*Vorliegende Materialien*:
┌──
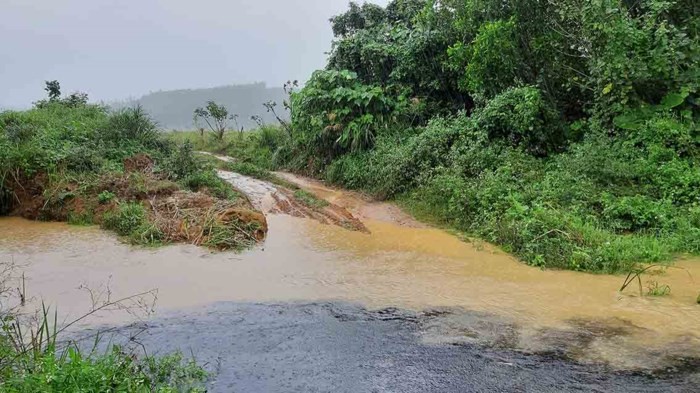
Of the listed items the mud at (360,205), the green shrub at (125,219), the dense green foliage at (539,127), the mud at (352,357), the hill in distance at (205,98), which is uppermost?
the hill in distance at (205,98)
└──
┌──
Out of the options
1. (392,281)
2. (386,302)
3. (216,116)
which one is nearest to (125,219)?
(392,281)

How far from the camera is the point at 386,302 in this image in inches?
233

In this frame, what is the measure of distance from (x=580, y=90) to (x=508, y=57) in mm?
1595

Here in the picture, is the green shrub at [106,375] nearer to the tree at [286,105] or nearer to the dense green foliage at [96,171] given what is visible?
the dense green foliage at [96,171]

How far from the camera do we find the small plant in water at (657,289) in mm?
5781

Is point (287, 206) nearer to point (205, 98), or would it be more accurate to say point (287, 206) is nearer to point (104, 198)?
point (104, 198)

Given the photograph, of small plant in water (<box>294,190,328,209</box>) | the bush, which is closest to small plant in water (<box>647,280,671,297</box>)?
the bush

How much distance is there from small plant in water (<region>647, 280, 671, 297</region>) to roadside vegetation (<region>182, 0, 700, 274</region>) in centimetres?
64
└──
*Deine Aufgabe*: Ermittle bitte, in wie vielen der Zeilen oben das Wort „point“ vorkommt, wobei Groß- und Kleinschreibung beachtet wird. Gib nur die Zahl an.

*Lösung*: 3